TRY IT:
Lines from the beginning of the material below through the line that has "Demora en la entrega del iPhone X" are to be reproduced exactly, but pictures are not.

━━━━━━

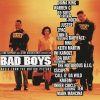 Bad Boys (1995), Diana King, Warren G, 2Pac..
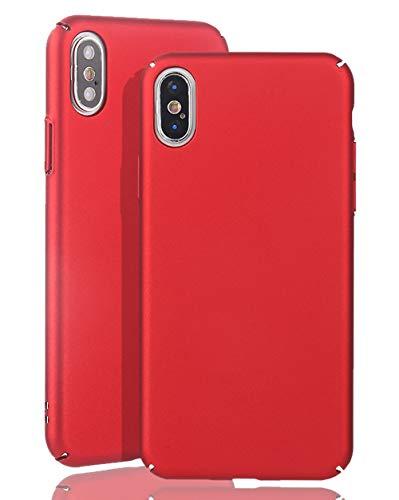 inv [ Compatible con iPhone XS Max – 6,5 pulgadas, carcasa rígida ultrafina – color rojo – mate – ligero – sin logotipo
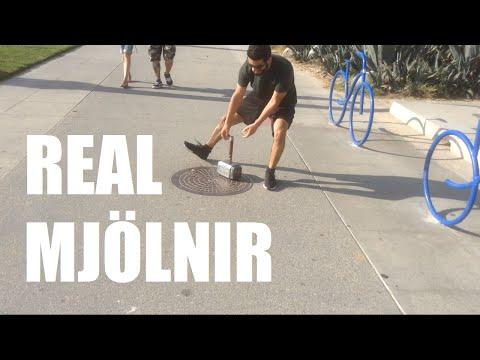 Real Mjolnir (Thor's Hammer) - Electromagnet, Fingerprint Scanner | Sufficiently Advanced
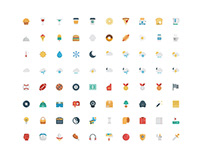 FREE Small Icons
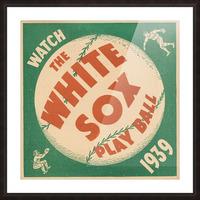 1939 Chicago White Sox Art Picture Frame print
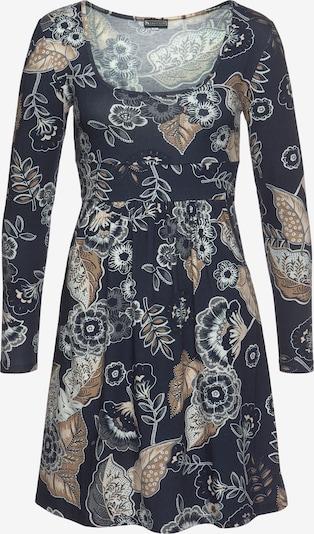 LAURA SCOTT Kleid in navy / gold / weiß, Produktansicht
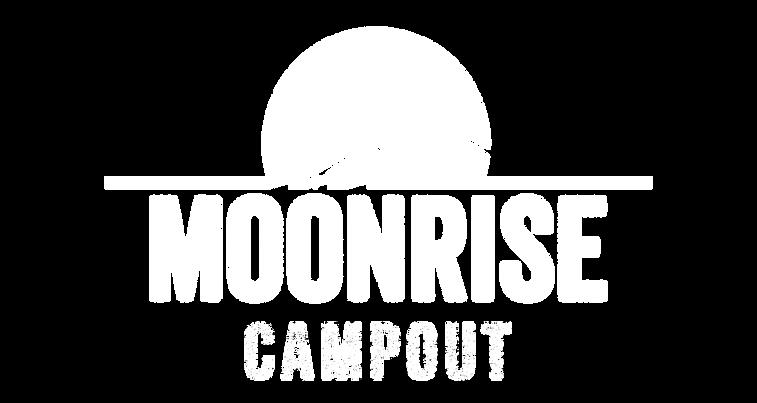 Moonrise Campout.png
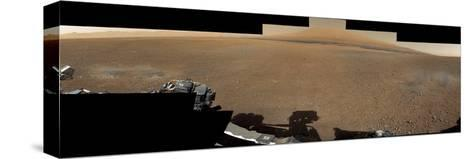 The Mars Rover, Curiosity, Inside Gale Crater Headed Toward Mount Sharp--Stretched Canvas Print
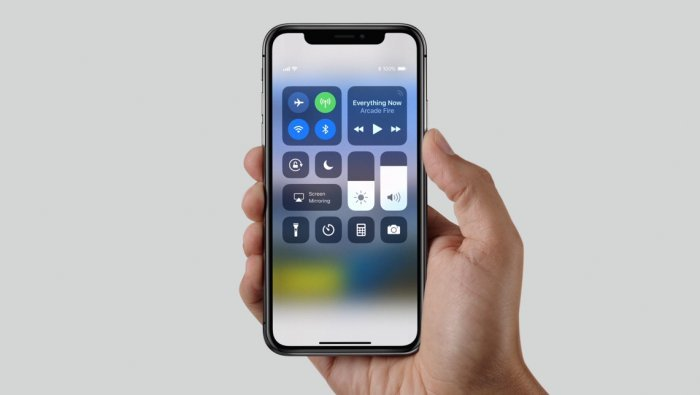Demora en la entrega del iPhone X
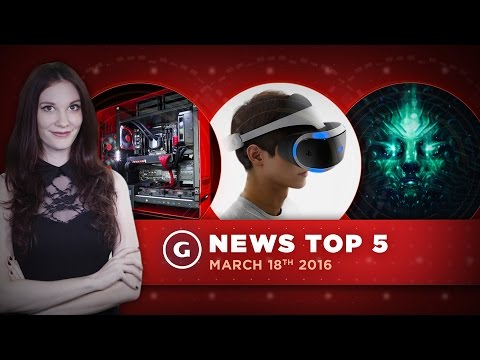 PlayStation VR Details & PS4/Xbox One To Connect Networks?! - GS News Top 5
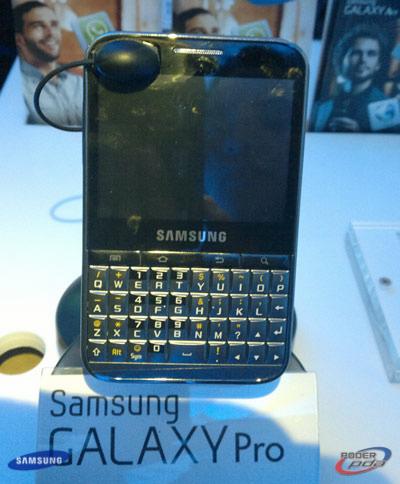 Samsung-Galaxy-Mid2011_16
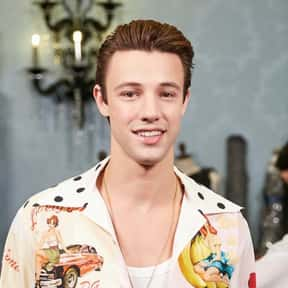 Cameron Dallas is listed (or ranked) 13 on the list The 50+ Best Influencers Under 25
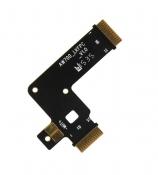 Шлейф для смартфона ASUS ZenFone Go ZC451TG межплатный / 04020-01580200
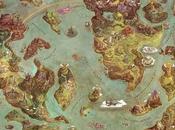 mappa delle terre leggendarie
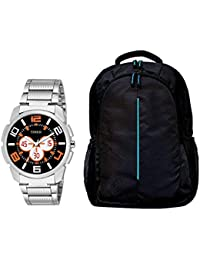 TIMER Combo of Stylsih Silver Color Dial Watch with Black Waterproof Bag for Men & Boy's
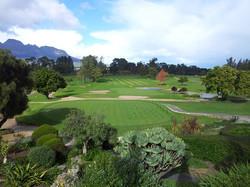 Stellenbosch-Golf-Club-05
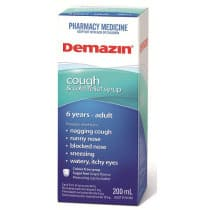 Demazin PE Cough & Cold Relief Syrup 6 Years to Adult 200ml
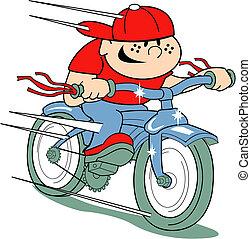 jongen, op, fiets, knip kunst, in, retro stijl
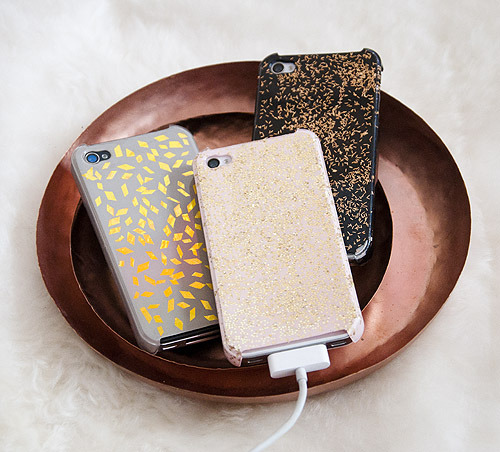 DIY iPhone Cases: Repurposing Holiday Glitz  via Design*Sponge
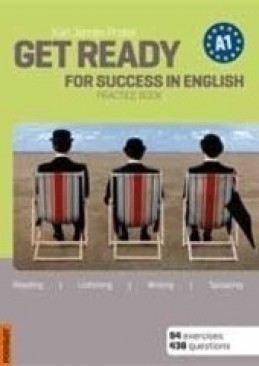 Get Ready for Success in English A1 Digital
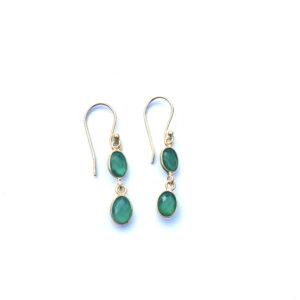 Fijne edelsteen oorbellen green onyx 925 zilver verguld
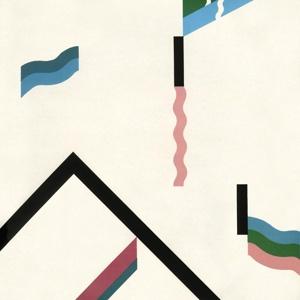 WIRE, 154 cover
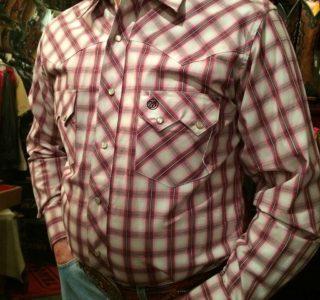 chemise-carreaux-country-western-WRANGLER--ROUGE-PRUNE_beige---série-limited-homme-la-joya-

━━━━━━

FINISHED TASK:
 Bad Boys (1995), Diana King, Warren G, 2Pac..
 inv [ Compatible con iPhone XS Max – 6,5 pulgadas, carcasa rígida ultrafina – color rojo – mate – ligero – sin logotipo
 Real Mjolnir (Thor's Hammer) - Electromagnet, Fingerprint Scanner | Sufficiently Advanced
 FREE Small Icons
 1939 Chicago White Sox Art Picture Frame print
 LAURA SCOTT Kleid in navy / gold / weiß, Produktansicht
 Moonrise Campout.png
 The Mars Rover, Curiosity, Inside Gale Crater Headed Toward Mount Sharp--Stretched Canvas Print
Demora en la entrega del iPhone X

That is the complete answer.